Seit 2004 arbeiten die Fotografinnen Anja Bohnhof und Karen Weinert gemeinsam an dem Projekt, das sie „Abwesenheitsnotizen“ nennen. „Abwesenheitsnotiz“ ist ein Begriff, den wir eigentlich aus der medialen Welt des Internets und des Emails-Verkehrs kennen: Der Angeschriebene gibt damit zu erkennen, dass er für einen bestimmten Zeitraum über das Medium nicht erreichbar ist.
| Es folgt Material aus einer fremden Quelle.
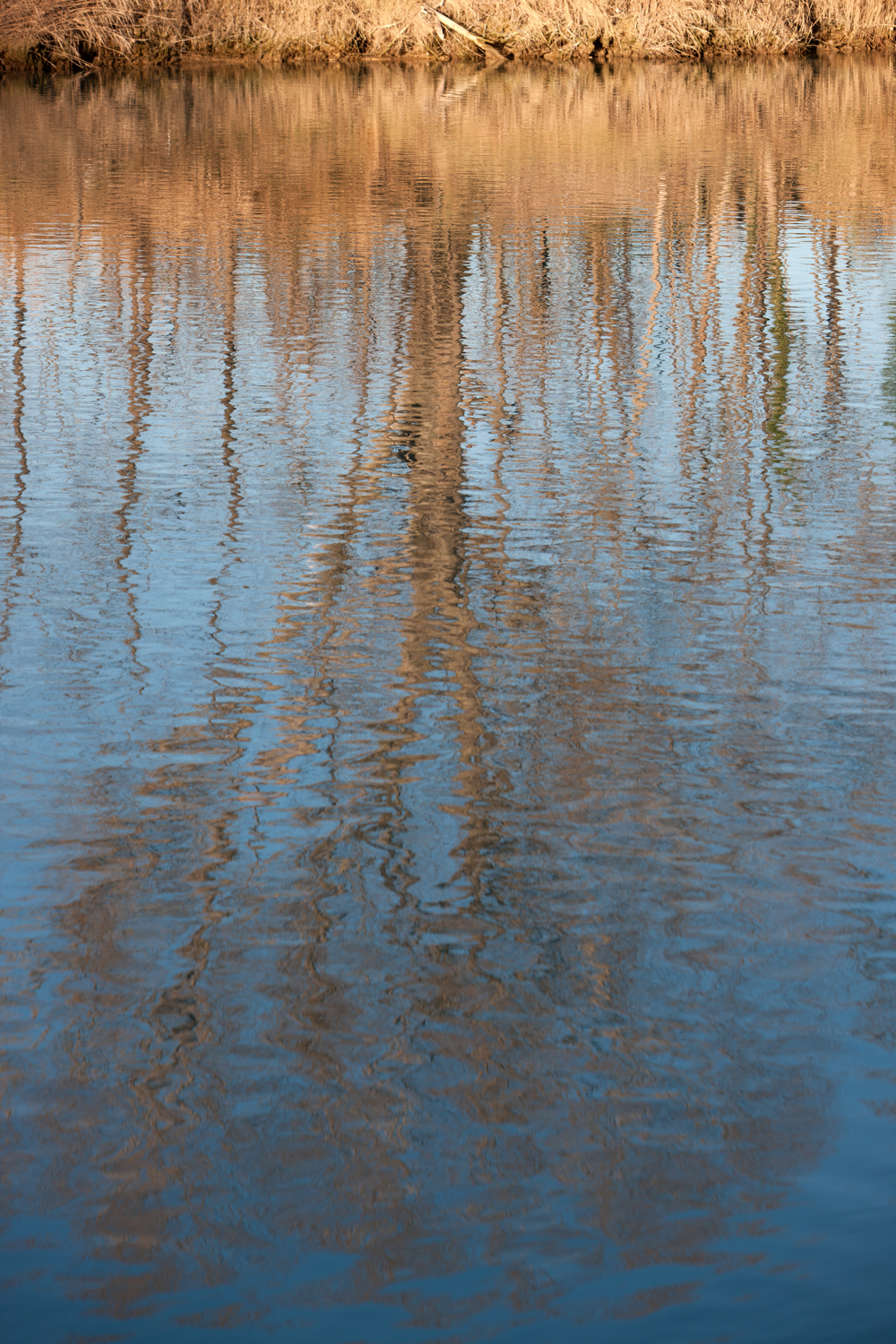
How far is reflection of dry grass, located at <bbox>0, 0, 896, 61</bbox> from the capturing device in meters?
29.2

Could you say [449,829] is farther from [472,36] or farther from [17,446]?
[472,36]

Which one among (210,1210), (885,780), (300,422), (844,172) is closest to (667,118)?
(844,172)

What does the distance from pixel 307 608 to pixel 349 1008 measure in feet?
7.29

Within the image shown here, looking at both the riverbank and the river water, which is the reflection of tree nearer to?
the river water

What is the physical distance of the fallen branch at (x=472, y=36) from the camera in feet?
98.1

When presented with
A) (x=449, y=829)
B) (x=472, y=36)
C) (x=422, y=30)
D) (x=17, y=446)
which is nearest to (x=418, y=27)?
(x=422, y=30)

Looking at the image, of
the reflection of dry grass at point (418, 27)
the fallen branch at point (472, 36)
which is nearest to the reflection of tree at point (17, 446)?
the reflection of dry grass at point (418, 27)

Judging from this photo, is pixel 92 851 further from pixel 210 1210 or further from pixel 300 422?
pixel 300 422

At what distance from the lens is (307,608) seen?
4.96 m

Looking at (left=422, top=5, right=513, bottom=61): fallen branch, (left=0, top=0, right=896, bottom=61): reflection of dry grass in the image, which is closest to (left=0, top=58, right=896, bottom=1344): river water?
(left=0, top=0, right=896, bottom=61): reflection of dry grass

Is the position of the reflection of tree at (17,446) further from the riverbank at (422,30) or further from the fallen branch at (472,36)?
the fallen branch at (472,36)

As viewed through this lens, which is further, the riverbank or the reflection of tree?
the riverbank

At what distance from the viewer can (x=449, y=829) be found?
3592 mm

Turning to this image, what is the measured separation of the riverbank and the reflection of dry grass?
22mm
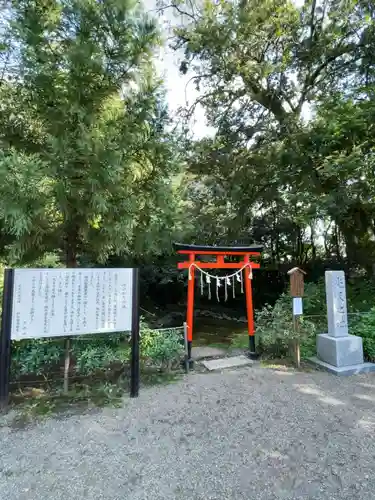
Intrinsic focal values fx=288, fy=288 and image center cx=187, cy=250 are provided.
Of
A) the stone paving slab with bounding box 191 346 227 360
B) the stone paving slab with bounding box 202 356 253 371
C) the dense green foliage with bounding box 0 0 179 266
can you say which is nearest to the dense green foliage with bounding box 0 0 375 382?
the dense green foliage with bounding box 0 0 179 266

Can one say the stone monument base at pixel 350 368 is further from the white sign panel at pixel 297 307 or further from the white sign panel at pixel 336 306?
the white sign panel at pixel 297 307

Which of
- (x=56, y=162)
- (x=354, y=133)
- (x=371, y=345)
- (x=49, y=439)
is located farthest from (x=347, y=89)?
(x=49, y=439)

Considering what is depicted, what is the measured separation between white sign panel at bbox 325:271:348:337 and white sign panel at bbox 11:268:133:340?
3156 millimetres

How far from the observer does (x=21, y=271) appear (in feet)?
10.3

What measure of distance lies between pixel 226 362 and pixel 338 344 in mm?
1776

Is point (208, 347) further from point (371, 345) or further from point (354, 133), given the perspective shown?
point (354, 133)

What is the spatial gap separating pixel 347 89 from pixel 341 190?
3435 mm

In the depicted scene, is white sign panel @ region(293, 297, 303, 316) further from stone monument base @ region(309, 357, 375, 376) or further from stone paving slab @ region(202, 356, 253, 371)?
stone paving slab @ region(202, 356, 253, 371)

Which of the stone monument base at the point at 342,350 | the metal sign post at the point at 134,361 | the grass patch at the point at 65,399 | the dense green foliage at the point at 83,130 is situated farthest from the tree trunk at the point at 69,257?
the stone monument base at the point at 342,350

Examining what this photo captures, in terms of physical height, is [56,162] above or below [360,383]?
above

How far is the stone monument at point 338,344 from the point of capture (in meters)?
4.32

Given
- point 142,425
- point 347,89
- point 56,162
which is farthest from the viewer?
point 347,89

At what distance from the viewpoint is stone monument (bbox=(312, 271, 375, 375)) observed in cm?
432

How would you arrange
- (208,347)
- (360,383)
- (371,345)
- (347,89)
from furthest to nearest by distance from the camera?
(347,89) < (208,347) < (371,345) < (360,383)
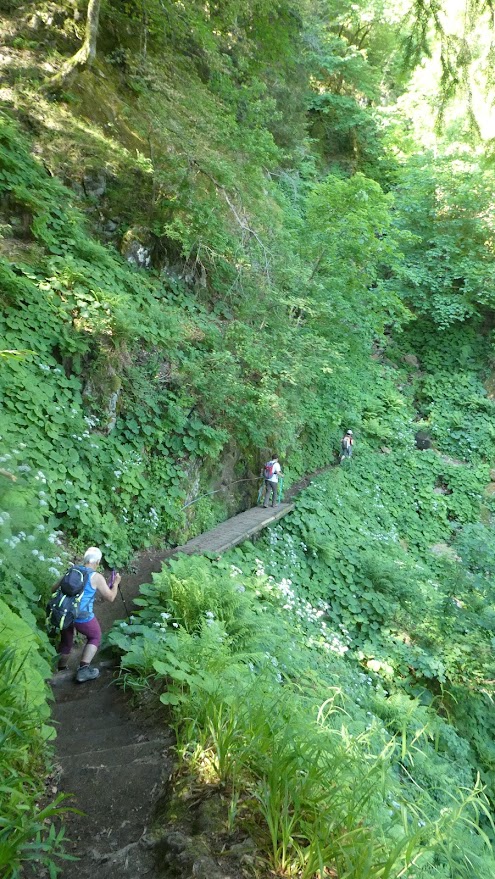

Auch die Gedächtnisstätten – Ateliers und Wohnräume von Menschen unterschiedlichem Bekanntheitsgrad, die heute zumeist für jedermann zugänglich als Museen fungieren, sind für eine kurze Zeit nicht zugänglich, nicht erreichbar. Nämlich genau zu jener Zeit, in der Anja Bohnhof und Karen Weinert die Räume von den gesamten Wohneinrichtungen ihrer einst berühmten Bewohner vollständig ausräumen. In manchen dieser Museen – ob mit Originalmöbeln oder, wenn dies nicht mehr möglich ist, mit detailgetreuen Rekonstruktionen, zumindest aber mit der Zeitepoche und dem gesellschaftlichen Status entsprechendem Interieur – erhält der Besucher den Eindruck, als ob der Hausherr gerade erst den Raum verlassen hat, so lebendig und liebevoll sind diese mit persönlichen Requisiten oder frischen Schnittblumen auf einem Tisch oder einer Anrichte ausgestattet.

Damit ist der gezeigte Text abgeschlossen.